======== TASK MATERIAL ========

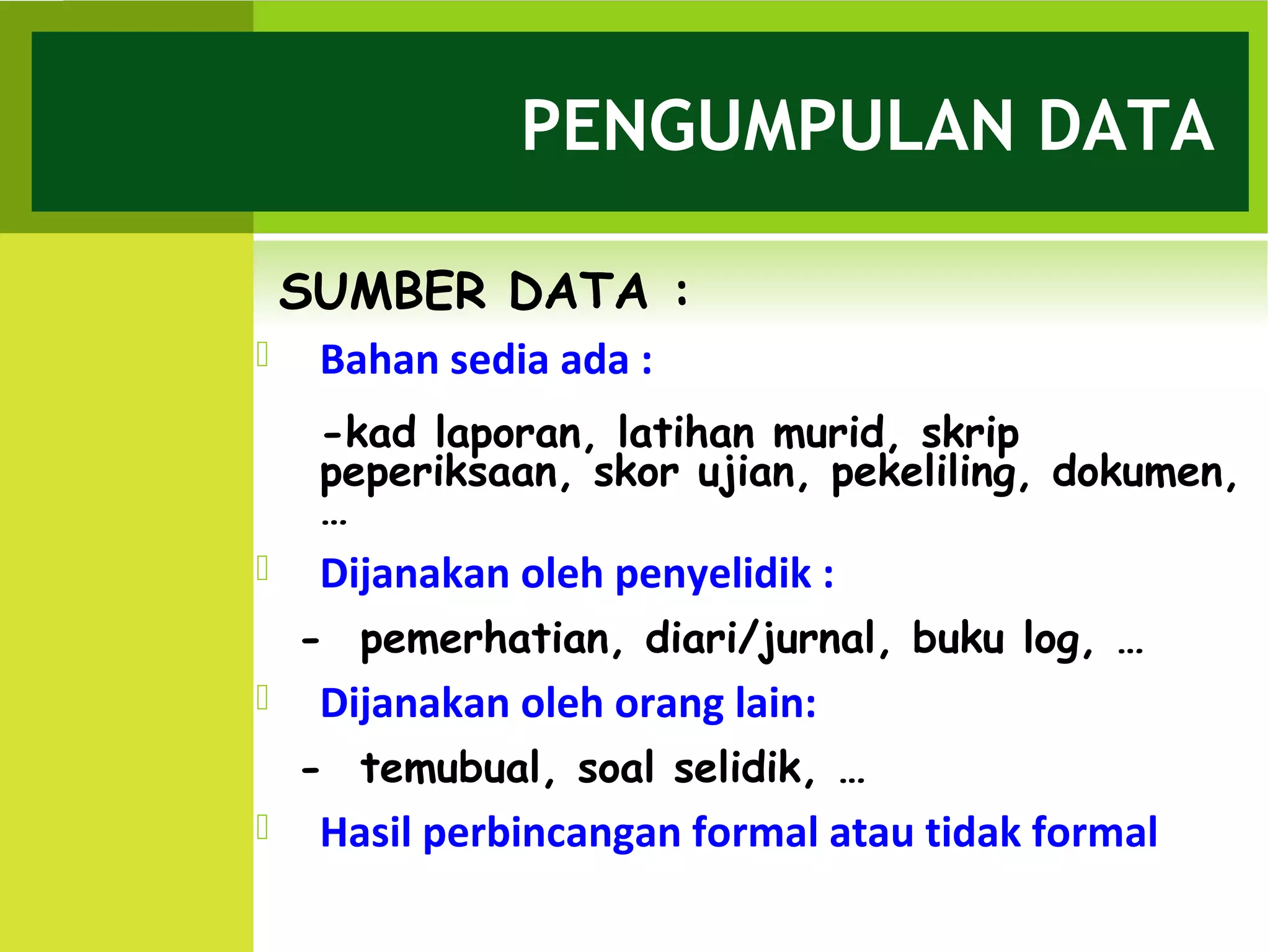 PENGUMPULAN DATA

SUMBER DATA :

Bahan sedia ada :

-kad laporan, latihan murid, skrip peperiksaan, skor ujian, pekeliling, dokumen, …

Dijanakan oleh penyelidik :

- pemerhatian, diari/jurnal, buku log, …

Dijanakan oleh orang lain:

- temubual, soal selidik, …

Hasil perbincangan formal atau tidak formal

========

Across all the records above, count the lines that contain "Dijanakan" and reply with only the number.

2